PROCESSO N.º 293/15.9T9BGC.G1 Tribunal da Relação de Guimarães

Data
12 de outubro de 2020

Descritores
Processo Penal
Princípio da Suficiência
Questão Prejudicial
Fundamentação da Sentença
Pedido Cível

Sumário
I – A norma do art. 7º, n.º 1, do CPP, prevenindo a ocorrência de obstáculos ao exercício da acção penal, consagra o “princípio da suficiência”, segundo o qual o processo penal é promovido independentemente de qualquer outro e nele se resolvem todas as questões que interessarem à boa decisão da causa, com vista a garantir a sua concentração e continuidade.

II – Ainda que quanto a qualquer questão prejudicial não penal o tribunal penal assuma sempre a competência normal de outros tribunais, decorre do n.º 2 desse preceito que o referido princípio comporta a possibilidade de o tribunal penal suspender o processo para devolver o seu conhecimento ao tribunal competente quando conclua que uma tal questão não possa ser convenientemente resolvida no processo penal.

III – A decisão de suspensão para conhecimento de questão prejudicial, embora discricionária, terá de ser fundamentada numa relação de necessidade com o conhecimento do crime e numa relação de conveniência.

IV – Nos termos do artigo 374.º, n.º 2 do CPP, na sentença deve constar, sob pena de nulidade, a enumeração dos factos provados e não provados, de forma clara, precisa e inequívoca, enquanto tomada de posição pelo tribunal sobre todos os factos sujeitos à sua apreciação e em relação aos quais a decisão terá de incidir, nos termos previstos no artigo 368.º, n.º 2: relativamente ao âmbito material desse enunciado, prescreve o art. 339º, n.º 4 que a discussão da causa tem por objecto os factos alegados pela acusação, os factos alegados pela defesa e os factos que resultarem da discussão da causa, tendo em vista as finalidades a que se referem os artigos 368.º (questão da culpabilidade) e 369.º (questão da determinação da sanção), sem prejuízo do regime aplicável à alteração dos factos (arts. 358º e 359º).
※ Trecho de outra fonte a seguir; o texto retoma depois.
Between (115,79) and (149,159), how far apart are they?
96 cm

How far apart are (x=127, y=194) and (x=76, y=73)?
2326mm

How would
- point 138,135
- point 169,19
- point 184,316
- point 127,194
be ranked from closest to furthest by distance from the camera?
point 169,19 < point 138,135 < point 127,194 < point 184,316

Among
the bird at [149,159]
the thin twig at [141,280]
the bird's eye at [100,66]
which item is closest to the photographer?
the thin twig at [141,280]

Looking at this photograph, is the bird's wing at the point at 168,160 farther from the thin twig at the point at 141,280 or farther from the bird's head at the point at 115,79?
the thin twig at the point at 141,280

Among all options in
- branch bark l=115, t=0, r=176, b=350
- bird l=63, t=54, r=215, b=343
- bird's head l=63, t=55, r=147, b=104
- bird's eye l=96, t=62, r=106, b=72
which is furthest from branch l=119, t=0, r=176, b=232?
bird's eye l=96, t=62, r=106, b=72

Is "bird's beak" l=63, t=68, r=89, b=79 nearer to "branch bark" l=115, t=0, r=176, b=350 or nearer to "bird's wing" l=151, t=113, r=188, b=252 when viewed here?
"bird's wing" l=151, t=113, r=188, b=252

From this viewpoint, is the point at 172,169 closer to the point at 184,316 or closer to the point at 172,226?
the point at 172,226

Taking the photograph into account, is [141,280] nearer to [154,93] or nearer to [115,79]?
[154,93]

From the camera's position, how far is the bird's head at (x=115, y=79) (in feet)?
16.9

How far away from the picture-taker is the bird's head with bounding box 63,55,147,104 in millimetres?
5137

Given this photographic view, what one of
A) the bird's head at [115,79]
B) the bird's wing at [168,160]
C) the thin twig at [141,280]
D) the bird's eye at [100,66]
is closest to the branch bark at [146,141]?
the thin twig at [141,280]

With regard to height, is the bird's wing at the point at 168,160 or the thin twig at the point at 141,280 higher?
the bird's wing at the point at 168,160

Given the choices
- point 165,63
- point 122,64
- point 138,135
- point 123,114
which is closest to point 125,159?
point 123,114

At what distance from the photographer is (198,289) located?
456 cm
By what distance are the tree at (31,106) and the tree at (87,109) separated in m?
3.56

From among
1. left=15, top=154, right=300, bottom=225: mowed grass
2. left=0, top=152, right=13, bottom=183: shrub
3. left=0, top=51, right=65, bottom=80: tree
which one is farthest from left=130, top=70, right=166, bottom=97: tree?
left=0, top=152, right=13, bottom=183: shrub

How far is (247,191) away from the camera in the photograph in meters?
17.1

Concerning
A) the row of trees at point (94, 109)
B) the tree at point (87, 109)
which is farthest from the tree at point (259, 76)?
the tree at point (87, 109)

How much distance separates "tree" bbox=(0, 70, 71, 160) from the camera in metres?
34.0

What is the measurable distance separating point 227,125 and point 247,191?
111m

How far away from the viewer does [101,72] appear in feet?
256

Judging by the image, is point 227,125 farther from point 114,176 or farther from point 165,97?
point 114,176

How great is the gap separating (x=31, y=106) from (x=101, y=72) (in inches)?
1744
V – Todavia, «o cumprimento do disposto no artigo. 374º, nº 2, do C. P. Penal, não impõe a enumeração dos factos não provados que sejam irrelevantes para a caracterização do crime e/ou para a medida da pena, sendo certo que essa irrelevância deve ser vista com rigor, em função do factualismo inerente às posições da acusação e da defesa e bem assim aos contornos das diversas possibilidades de aplicação do direito ao caso concreto». É o que sucede quando a versão apresentada pelo arguido na contestação constitua mera negação, embora especificada, da conduta que lhe é imputada na acusação e, por imperativo lógico, impassível de demonstração, uma vez que equivale ao oposto do que o Tribunal a quo considerou provado na sentença.

VI – Em processo penal, é legítimo o recurso a presunções simples ou naturais, na medida em que são admissíveis as provas que não forem proibidas por lei (art. 125.º do CPP), o que sucede com as presunções, que o art. 349.º do CC qualifica como as ilações que a lei ou o julgador retira de um facto conhecido para afirmar um facto desconhecido, sendo admitidas as presunções judiciais nos casos e termos em que é admitida a prova testemunhal (art. 351.º do mesmo Código).

VII – O pedido de natureza cível fundamentado na alegada responsabilidade subjectiva do demandado haverá que ser apreciado à luz do disposto na lei civil (art. 129º do C. Penal).

VIII – Daí que a simples mora no cumprimento da obrigação da reparação do dano de ‘capital’, gerado pela prática do crime de abuso de confiança, constitui o devedor na obrigação de reparar os danos causados ao credor, cuja indemnização corresponde aos juros de mora (cf. arts. 804º a 806º do CC): na obrigação pecuniária fundada em responsabilidade por facto ilícito, essa indemnização corresponde aos juros a contar do dia da constituição em mora e esta ocorre desde a prática do facto se a obrigação não depender de qualquer liquidação, como sucede quando estão em causa quantias certas e líquidas.